▸ WHAT THE EXERCISE ASKS
Copy the lines below verbatim, beginning with the line that includes "Considering the smiling" and continuing to the end; leave out everything before it.

·····

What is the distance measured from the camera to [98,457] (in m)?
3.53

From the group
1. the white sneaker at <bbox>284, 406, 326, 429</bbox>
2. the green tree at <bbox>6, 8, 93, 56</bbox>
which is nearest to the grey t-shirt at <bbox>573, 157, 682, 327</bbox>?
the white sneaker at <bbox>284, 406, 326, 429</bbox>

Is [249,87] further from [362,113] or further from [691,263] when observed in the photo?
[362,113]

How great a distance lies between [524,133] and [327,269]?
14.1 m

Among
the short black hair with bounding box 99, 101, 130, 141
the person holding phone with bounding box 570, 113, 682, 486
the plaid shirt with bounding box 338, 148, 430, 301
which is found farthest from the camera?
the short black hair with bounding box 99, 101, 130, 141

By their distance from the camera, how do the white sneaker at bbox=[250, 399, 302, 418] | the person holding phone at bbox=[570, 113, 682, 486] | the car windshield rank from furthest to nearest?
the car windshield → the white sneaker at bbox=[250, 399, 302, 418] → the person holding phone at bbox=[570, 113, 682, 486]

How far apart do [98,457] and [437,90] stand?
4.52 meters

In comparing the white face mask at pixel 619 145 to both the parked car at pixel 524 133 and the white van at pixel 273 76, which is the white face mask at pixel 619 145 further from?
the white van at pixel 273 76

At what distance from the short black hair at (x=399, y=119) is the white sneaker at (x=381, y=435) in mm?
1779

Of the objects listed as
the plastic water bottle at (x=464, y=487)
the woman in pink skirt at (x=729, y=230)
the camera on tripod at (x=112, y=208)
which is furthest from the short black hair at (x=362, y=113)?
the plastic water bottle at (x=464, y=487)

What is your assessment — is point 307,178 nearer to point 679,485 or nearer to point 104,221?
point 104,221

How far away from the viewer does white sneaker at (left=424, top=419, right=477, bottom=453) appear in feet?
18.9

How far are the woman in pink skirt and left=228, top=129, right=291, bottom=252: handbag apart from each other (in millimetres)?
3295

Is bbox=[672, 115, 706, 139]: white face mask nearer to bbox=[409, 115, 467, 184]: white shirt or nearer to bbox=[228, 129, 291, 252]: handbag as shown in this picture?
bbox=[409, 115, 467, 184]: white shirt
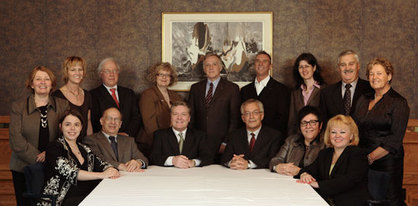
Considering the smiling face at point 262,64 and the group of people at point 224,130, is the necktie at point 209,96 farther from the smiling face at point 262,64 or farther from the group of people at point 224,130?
the smiling face at point 262,64

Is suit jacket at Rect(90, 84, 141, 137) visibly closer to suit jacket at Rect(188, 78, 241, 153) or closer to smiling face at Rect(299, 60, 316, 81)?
suit jacket at Rect(188, 78, 241, 153)

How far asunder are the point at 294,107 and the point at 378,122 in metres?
1.00

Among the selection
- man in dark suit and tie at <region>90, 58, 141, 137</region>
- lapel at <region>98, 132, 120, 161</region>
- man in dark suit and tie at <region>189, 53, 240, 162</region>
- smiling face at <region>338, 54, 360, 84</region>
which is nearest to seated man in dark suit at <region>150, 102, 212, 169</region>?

·····

▸ EXERCISE ANSWER
Considering the smiling face at point 262,64 and the group of people at point 224,130, is the necktie at point 209,96 farther from the smiling face at point 262,64 or farther from the group of people at point 224,130?
the smiling face at point 262,64

Is suit jacket at Rect(90, 84, 141, 137) visibly closer to suit jacket at Rect(188, 78, 241, 153) or closer to smiling face at Rect(299, 60, 316, 81)?
suit jacket at Rect(188, 78, 241, 153)

How far asunder are the point at 294,107 and the point at 378,122 in metres?
1.00

Among the selection
- man in dark suit and tie at <region>90, 58, 141, 137</region>
- lapel at <region>98, 132, 120, 161</region>
- man in dark suit and tie at <region>189, 53, 240, 162</region>
- smiling face at <region>338, 54, 360, 84</region>
which is nearest to seated man in dark suit at <region>150, 102, 212, 169</region>?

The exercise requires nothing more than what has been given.